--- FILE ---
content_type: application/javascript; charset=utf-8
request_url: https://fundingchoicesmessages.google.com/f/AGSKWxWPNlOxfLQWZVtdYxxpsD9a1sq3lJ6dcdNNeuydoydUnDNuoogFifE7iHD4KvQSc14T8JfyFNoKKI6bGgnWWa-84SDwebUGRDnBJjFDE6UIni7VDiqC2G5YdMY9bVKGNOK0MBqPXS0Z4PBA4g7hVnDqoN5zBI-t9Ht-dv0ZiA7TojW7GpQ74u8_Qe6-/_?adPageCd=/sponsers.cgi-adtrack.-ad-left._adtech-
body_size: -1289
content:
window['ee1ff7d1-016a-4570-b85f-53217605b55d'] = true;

---

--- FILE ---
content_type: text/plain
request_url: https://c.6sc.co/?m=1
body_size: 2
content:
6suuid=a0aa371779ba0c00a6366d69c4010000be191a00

--- PROBLEM ---
Find the line with "request_url: https://c.6sc.co/?m=1" in the material above. Reproduce it and each line after it up to and including the line with "6suuid=a0aa371779ba0c00a6366d69c4010000be191a00".

--- SOLUTION FOR THIS PROBLEM ---
request_url: https://c.6sc.co/?m=1
body_size: 2
content:
6suuid=a0aa371779ba0c00a6366d69c4010000be191a00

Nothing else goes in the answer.